= Tasks for this exercise =
(a) Answer these questions from the forum thread about sadness, anger and apathy:
(i) On what date did Betrayedred post?
(ii) How long did the affair last?
(iii) How old is the son at the time of the first post?
(b) Extract a passage from the forum thread about sadness, anger and apathy, beginning at the words "Is it hormones?" and stopping after the words "(Aug 30, 2013)". Copy every character of it unchanged.

# sadness, anger, apathy...lather, rinse, repeat...



## Betrayedred (Jun 16, 2013)

I find that I get very sad, then very angry, and then just totally apathetic. It seems to cycle daily. 

He doesn't like my anger, says I find a reason to be angry every day, and wants to know if we have to talk about it EVERY day. It's been a month since Dday. Should I be past this by now? His affair was 6 months long and impacted my pregnancy and the birth of our son, who is now 10 weeks old. 

Is it hormones? Am I crazy? When do I start feeling normal? When do I stop crying? When do I just move on? Is it ok that I don't truthfully know if I want to be with him, even though I say I do?


----------



## user_zero (Aug 30, 2013)

Betrayedred said:


> I find that I get very sad, then very angry, and then just totally apathetic. It seems to cycle daily.
> 
> He doesn't like my anger, says I find a reason to be angry every day, and wants to know if we have to talk about it EVERY day. It's been a month since Dday. Should I be past this by now? His affair was 6 months long and impacted my pregnancy and the birth of our son, who is now 10 weeks old.

Saved entries
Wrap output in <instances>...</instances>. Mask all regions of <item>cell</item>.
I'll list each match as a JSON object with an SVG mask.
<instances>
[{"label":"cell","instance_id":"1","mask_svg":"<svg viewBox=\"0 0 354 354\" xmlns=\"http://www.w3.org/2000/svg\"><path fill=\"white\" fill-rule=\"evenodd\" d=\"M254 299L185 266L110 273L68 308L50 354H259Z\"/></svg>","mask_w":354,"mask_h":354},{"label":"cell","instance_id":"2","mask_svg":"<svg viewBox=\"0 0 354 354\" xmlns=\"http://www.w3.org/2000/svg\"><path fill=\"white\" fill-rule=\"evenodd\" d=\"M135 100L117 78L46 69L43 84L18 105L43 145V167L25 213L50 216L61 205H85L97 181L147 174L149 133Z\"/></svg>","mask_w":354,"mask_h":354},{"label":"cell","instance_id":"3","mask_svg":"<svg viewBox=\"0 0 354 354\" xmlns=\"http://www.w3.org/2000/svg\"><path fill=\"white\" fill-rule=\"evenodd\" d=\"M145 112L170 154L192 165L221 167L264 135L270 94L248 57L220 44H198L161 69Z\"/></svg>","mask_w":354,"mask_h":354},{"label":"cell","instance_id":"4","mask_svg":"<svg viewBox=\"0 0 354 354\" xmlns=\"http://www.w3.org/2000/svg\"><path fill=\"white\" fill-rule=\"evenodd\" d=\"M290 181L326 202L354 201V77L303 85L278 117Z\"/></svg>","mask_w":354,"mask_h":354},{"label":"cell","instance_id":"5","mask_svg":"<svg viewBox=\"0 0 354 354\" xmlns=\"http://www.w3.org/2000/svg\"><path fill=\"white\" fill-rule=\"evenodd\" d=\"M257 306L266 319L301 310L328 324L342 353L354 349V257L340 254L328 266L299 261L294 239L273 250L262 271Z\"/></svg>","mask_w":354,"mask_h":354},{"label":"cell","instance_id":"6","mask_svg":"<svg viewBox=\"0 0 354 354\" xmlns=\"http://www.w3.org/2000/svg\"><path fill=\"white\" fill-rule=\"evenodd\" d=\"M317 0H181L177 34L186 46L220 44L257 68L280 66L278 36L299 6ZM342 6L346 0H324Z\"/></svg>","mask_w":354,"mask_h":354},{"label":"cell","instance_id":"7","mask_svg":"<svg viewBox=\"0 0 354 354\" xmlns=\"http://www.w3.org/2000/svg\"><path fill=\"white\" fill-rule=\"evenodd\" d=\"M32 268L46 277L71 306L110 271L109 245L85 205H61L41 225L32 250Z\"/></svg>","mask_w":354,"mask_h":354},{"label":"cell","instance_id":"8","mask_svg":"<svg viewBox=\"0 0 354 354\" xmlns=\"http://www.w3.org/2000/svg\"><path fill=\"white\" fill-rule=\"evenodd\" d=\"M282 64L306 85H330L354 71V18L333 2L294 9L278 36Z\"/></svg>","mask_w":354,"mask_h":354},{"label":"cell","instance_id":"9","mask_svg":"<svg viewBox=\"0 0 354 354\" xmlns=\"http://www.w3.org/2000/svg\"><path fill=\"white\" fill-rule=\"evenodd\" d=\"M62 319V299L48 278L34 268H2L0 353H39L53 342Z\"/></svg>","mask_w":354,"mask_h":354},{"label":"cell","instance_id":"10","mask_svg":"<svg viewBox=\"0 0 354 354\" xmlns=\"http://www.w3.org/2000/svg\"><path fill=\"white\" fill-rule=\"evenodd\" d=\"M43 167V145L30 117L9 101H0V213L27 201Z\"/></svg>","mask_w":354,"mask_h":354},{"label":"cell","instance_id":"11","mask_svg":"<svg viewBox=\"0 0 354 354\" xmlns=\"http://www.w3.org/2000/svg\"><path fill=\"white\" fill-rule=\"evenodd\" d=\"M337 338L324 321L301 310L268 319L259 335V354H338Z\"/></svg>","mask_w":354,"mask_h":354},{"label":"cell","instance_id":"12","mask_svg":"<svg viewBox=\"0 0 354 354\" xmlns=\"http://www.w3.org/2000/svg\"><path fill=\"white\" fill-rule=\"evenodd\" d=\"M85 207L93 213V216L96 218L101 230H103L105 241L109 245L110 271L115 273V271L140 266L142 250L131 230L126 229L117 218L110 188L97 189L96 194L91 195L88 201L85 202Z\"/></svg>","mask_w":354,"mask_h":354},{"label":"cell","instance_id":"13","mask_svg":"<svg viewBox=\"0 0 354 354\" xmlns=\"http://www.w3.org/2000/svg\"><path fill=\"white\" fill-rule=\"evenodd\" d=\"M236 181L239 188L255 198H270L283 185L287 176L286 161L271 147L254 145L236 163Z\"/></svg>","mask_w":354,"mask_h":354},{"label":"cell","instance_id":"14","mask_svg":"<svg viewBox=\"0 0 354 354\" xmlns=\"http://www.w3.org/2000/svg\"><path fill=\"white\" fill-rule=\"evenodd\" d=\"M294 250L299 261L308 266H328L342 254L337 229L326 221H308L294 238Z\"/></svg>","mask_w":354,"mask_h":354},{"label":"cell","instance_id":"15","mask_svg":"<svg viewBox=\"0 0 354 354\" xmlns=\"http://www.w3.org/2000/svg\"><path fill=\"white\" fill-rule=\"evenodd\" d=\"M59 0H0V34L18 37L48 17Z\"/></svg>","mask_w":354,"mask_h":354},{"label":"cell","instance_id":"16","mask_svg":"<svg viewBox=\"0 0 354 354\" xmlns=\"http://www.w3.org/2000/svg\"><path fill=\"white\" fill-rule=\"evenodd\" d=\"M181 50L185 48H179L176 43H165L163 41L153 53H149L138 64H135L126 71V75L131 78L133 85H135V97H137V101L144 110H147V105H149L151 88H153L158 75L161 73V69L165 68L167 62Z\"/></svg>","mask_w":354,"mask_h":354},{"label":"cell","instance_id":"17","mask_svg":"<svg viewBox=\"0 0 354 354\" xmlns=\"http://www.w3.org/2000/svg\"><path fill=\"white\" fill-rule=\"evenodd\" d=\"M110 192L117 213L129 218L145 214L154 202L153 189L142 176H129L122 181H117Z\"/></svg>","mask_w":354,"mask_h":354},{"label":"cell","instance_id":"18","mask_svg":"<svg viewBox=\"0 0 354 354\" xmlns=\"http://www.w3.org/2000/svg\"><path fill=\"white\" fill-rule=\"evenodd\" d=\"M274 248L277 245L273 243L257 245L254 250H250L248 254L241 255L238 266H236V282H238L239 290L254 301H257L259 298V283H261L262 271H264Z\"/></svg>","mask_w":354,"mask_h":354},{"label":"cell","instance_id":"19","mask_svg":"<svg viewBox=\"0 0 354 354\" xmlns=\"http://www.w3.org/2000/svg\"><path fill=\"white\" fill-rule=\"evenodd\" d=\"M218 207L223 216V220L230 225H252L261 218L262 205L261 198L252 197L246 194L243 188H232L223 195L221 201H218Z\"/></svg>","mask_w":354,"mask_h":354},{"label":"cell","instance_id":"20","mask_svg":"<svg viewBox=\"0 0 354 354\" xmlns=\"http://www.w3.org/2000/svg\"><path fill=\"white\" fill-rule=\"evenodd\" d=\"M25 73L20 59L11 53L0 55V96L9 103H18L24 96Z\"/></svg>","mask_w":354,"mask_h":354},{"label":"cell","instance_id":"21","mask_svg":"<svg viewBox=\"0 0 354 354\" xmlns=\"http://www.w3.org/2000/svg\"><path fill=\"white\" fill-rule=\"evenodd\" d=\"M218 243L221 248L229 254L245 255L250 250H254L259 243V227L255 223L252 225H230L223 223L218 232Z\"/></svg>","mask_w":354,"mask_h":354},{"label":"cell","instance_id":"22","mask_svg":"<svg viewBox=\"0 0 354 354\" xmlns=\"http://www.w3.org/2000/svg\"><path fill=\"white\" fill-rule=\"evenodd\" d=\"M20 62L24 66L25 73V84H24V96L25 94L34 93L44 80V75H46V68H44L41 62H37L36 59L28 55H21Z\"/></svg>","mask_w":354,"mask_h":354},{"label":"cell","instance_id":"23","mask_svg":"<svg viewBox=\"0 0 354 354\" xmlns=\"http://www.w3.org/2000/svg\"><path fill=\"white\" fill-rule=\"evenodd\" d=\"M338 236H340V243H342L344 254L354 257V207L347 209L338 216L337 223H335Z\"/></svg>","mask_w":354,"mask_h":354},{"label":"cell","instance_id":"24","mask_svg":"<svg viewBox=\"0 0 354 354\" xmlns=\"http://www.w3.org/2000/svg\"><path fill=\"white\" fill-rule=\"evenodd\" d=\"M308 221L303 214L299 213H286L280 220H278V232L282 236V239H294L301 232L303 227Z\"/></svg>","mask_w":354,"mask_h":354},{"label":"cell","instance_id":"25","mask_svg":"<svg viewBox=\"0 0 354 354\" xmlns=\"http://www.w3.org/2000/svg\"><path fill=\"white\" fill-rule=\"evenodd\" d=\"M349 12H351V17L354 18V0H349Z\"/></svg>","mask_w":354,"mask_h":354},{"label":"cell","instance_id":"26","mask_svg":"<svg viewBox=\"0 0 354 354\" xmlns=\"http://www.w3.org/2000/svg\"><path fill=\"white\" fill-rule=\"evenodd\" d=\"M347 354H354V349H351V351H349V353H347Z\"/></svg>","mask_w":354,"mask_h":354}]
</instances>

= Solutions by task =
(a)
(i) Jun 16, 2013
(ii) 6 months
(iii) 10 weeks

(b)
Is it hormones? Am I crazy? When do I start feeling normal? When do I stop crying? When do I just move on? Is it ok that I don't truthfully know if I want to be with him, even though I say I do?


----------



## user_zero (Aug 30, 2013)